La aldaba
Carlos Navarro Antolín
Minerva, la diosa del gobierno local
Estos son días en los que las palabras, esa masilla con la que desde aquí intento cada semana dar forma a ideas y reflexiones, no sé bien si me vienen largas o se me quedan cortas. El caso es que me entran tentaciones de llamar al jefe de esta sección y proponerle que me deje dejar el espacio de este artículo, este que ahora mismo plago de hormiguitas negras, completamente en blanco: solo mi foto, mi firma y el título de un no-artículo, de un pedazo de papel sin manchar. Me dirán ustedes que para eso sería mejor que cediera mi lugar por esta vez a un compañero que acaso tenga algo que decir. Pero no. De poderse, este espacio que me corresponde yo hubiera querido llenarlo de vacío, de un agujero blanco, de un largo minuto de silencio.
Quizá nos hemos acostumbrado, de pura usanza, a que los llamados “minutos de silencio” sean poco más que una formalidad, un gesto rutinario, protocolario, oficial, meramente externo. El silencio que hubiera querido ejercer aquí y ahora es el que lleva días sonándome dentro, como eco sordo de la gran catástrofe en Valencia. Hay un silencio que consiste en quedarnos sin palabras, por tristeza, compasión, por reverencia al dolor de los demás. Pero hay además un silencio de otra cualidad, escogido, que también es provechoso en estos momentos. Es un silencio electo; consiste en callarse una un poco, por fuera y por dentro, detenerse un instante. Con un minuto basta.
Confieso que dicho tipo de silencio voluntario me cuesta mucho practicarlo, sobre todo cuando más lo necesito. Las veces que, en situaciones difíciles, consigo ejercerlo un instante me acabo alegrando, pues me ayuda a decir o a actuar con verdad y contundencia. Las frases de taza de míster wonderful son pamplinas sonrojantes salvo en momentos extremos, y este lo es.
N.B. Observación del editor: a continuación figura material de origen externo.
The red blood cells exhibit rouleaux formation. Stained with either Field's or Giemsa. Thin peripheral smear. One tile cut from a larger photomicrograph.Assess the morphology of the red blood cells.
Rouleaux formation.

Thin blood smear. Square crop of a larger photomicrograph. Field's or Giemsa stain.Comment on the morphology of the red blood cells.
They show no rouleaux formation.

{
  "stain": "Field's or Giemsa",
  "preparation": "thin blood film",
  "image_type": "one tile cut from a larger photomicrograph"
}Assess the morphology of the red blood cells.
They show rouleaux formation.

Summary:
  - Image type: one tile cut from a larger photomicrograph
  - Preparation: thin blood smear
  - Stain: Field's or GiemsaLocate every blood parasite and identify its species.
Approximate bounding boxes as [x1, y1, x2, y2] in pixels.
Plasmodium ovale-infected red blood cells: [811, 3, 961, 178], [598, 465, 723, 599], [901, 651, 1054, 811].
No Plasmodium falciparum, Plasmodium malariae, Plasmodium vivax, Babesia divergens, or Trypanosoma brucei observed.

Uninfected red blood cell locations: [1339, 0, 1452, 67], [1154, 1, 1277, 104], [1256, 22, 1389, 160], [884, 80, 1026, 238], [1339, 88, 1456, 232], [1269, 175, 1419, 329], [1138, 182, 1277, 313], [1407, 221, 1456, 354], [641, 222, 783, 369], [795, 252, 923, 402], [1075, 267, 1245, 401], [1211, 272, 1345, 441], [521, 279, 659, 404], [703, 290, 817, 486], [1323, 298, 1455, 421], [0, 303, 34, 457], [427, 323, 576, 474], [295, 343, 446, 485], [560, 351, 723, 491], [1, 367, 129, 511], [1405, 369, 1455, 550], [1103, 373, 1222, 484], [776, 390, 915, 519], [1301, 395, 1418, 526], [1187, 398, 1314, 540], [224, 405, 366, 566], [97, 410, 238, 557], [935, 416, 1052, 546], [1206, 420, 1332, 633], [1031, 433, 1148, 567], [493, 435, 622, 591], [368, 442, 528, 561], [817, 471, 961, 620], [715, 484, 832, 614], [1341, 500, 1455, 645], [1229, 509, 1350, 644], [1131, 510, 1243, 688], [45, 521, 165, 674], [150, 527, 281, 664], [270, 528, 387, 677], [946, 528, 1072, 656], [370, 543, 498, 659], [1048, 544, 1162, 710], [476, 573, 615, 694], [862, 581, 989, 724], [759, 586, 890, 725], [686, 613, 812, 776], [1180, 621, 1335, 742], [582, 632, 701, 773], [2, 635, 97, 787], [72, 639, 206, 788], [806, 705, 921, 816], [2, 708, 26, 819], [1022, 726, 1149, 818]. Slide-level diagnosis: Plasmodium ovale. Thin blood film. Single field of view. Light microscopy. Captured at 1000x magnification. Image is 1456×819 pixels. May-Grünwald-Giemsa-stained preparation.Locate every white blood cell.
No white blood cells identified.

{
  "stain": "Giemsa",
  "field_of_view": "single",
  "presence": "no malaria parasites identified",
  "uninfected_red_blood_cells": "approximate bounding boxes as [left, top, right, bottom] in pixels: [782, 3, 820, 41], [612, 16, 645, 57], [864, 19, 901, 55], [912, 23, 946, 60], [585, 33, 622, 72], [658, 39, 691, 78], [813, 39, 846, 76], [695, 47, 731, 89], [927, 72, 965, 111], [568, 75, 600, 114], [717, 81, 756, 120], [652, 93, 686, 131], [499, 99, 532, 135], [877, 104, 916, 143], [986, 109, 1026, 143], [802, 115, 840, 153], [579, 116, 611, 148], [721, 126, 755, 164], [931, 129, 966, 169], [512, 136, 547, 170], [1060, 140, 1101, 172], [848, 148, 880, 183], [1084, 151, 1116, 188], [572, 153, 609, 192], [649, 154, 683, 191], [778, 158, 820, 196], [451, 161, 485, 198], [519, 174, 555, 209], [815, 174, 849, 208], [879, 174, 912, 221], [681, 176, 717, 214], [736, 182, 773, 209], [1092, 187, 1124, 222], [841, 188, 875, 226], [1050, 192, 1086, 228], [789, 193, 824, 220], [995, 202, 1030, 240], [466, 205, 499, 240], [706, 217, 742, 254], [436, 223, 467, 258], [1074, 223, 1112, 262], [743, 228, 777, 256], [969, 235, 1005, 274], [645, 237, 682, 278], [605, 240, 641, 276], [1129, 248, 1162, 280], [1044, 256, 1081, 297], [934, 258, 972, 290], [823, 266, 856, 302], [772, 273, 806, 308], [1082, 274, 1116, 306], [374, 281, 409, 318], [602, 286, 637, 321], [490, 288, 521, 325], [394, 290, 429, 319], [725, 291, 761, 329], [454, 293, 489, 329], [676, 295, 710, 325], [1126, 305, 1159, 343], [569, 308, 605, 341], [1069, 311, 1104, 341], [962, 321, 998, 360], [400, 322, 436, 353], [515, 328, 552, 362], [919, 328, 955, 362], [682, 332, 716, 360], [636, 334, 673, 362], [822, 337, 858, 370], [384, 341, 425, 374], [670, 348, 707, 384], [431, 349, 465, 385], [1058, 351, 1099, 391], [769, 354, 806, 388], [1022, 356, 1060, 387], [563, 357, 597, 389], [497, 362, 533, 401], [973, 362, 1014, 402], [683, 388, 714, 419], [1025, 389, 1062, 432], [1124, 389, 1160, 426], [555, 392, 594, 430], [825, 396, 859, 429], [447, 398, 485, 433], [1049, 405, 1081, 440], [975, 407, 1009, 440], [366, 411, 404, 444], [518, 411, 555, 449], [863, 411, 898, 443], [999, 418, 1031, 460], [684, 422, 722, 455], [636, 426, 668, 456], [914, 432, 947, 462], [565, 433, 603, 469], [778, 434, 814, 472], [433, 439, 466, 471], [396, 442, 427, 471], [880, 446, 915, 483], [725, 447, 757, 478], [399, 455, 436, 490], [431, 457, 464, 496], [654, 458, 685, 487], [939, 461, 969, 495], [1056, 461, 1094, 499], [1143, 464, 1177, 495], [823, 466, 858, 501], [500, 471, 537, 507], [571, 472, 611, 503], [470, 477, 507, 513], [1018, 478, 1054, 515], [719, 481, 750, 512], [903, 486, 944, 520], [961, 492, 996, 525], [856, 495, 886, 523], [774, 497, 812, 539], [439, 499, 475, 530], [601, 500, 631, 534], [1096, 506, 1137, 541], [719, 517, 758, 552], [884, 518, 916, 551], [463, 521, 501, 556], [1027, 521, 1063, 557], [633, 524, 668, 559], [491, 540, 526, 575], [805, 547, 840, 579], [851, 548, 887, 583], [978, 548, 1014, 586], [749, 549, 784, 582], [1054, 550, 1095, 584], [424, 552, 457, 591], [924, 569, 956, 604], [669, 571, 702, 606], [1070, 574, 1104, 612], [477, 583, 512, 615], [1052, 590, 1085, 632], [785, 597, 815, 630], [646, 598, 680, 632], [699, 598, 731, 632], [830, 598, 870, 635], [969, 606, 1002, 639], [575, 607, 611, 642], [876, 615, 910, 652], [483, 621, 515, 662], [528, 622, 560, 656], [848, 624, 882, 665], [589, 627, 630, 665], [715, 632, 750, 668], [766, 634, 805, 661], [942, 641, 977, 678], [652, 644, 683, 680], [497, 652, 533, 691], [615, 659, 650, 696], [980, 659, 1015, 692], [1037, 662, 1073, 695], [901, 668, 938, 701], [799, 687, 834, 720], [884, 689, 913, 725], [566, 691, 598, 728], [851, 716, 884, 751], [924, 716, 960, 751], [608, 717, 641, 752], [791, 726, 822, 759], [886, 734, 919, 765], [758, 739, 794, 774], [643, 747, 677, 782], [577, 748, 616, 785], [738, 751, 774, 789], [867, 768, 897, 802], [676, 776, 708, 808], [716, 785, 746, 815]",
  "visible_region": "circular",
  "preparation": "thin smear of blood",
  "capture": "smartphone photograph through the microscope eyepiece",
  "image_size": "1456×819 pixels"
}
Así que allá voy: Prefiero no decir nada si no es más bello que el silencio, y etc. Dicho de un modo más digno, en estos momentos de máximo ruido, ánimos desbordados, insidiosos en su tinta, meteorólogos de la quijotesca universidad de Argamasilla de Alba, de tanto enterado y censor de lo que hacen y dicen los demás, me permito un minuto de silencio ante mí y ante ustedes. Callando un instante no otorgo, ni disculpo, y ni mucho menos propongo un silencio de Bernarda Alba. Es lo contrario. Me callo para escucharme y para no ser ruido. Para acompañar en el dolor a tantas personas. Para encontrar las palabras elementales –escribió la poeta Laura Casielles–. Y luego hablar.